Washington Examiner reports on CEI's lawsuit against Attorney General Eric Schneiderman for withholding key documents related to ongoing climate investigations.
The Competitive Enterprise Institute is filing the lawsuit in New York's Supreme Court against Attorney General Eric Schneiderman over an agreement his office entered into with other state AGs and climate activists this year in preparing to investigate Exxon Mobil and any groups the oil giant had discussions with about climate change.

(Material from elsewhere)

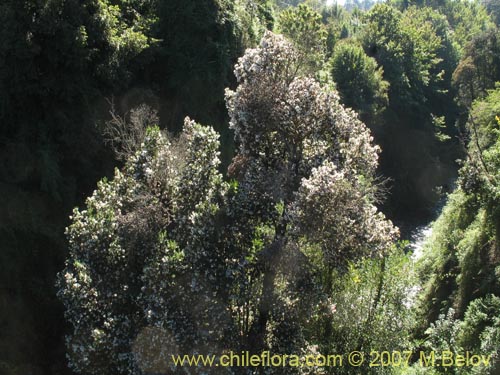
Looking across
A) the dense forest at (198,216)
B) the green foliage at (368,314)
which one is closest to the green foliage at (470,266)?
the dense forest at (198,216)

Schneiderman and more than a dozen other Democratic attorney generals had pledged to investigate Exxon for fraud after several news outlets reported that the company buried data from its own scientists in the 1970s that showed its business would be significantly harmed by climate change. Exxon Mobil and the conservative group were subpoenaed by the attorneys general to hand over decades of correspondence related to global warming. Exxon refutes the allegations as false, and says it recognizes climate change and supports enacting carbon fees.
The "common interest agreement" signed by the attorneys general included a provision making all documents regarding the climate pledge to be marked confidential. That would keep all of those documents blocked from any Freedom of Information Act requests. In addition, the agreement would keep communications between the attorneys general and outside environmentalist groups secret.

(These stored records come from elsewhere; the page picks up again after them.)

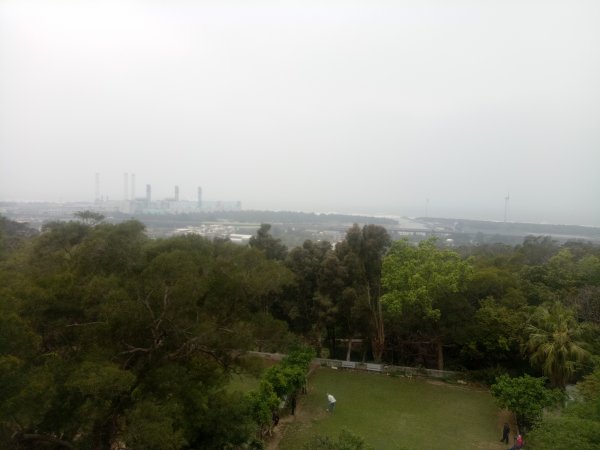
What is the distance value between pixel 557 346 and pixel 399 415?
4.43m

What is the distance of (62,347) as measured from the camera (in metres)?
6.59

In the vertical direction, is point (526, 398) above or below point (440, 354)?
above

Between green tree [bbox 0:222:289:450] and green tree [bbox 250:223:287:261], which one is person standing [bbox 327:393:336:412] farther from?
green tree [bbox 250:223:287:261]

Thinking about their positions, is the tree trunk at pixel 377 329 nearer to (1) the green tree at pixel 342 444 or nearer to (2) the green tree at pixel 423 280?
(2) the green tree at pixel 423 280

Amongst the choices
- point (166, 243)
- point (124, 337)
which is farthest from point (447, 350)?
point (124, 337)

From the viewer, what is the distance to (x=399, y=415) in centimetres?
1017

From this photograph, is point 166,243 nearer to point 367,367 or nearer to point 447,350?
point 367,367

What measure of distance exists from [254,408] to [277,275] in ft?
11.4

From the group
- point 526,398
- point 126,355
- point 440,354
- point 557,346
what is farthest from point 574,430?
point 440,354

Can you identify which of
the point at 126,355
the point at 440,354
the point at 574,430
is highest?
the point at 126,355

"What is AG Schneiderman's office trying to hide?" said Sam Kazman, the Competitive Enterprise Institute's chief counsel.
The Competitive Enterprise Institute requested this summer that the documents be released, saying Schneiderman had no right to withhold the information. The attorney general denied their request. So the think tank is suing.
"None of the reasons Schneiderman claimed for withholding these documents are legitimate under New York law," Kazman said. "The public deserves to know what this AG, and the other AGs cooperating with him, agreed to when it came to targeting their political opponents, and that's why we sought the common interest agreement in the first place."
Kazman's group wants the state's high court to force Schneiderman to provide all of the documents that "mention or otherwise include the AGs for other states or territories, as well as certain environmental activists," CEI said. "CEI suspects these agreements may be a pretext for shielding documents from public disclosure."
The group has been successful in pushing back against the attorney generals' subpoenas, arguing that the climate investigation is a violation of their constitutional right to freedom of speech. The group was subpoenaed earlier this year by one of Schneiderman's cohorts from the Virgin Islands, who has since withdrawn it.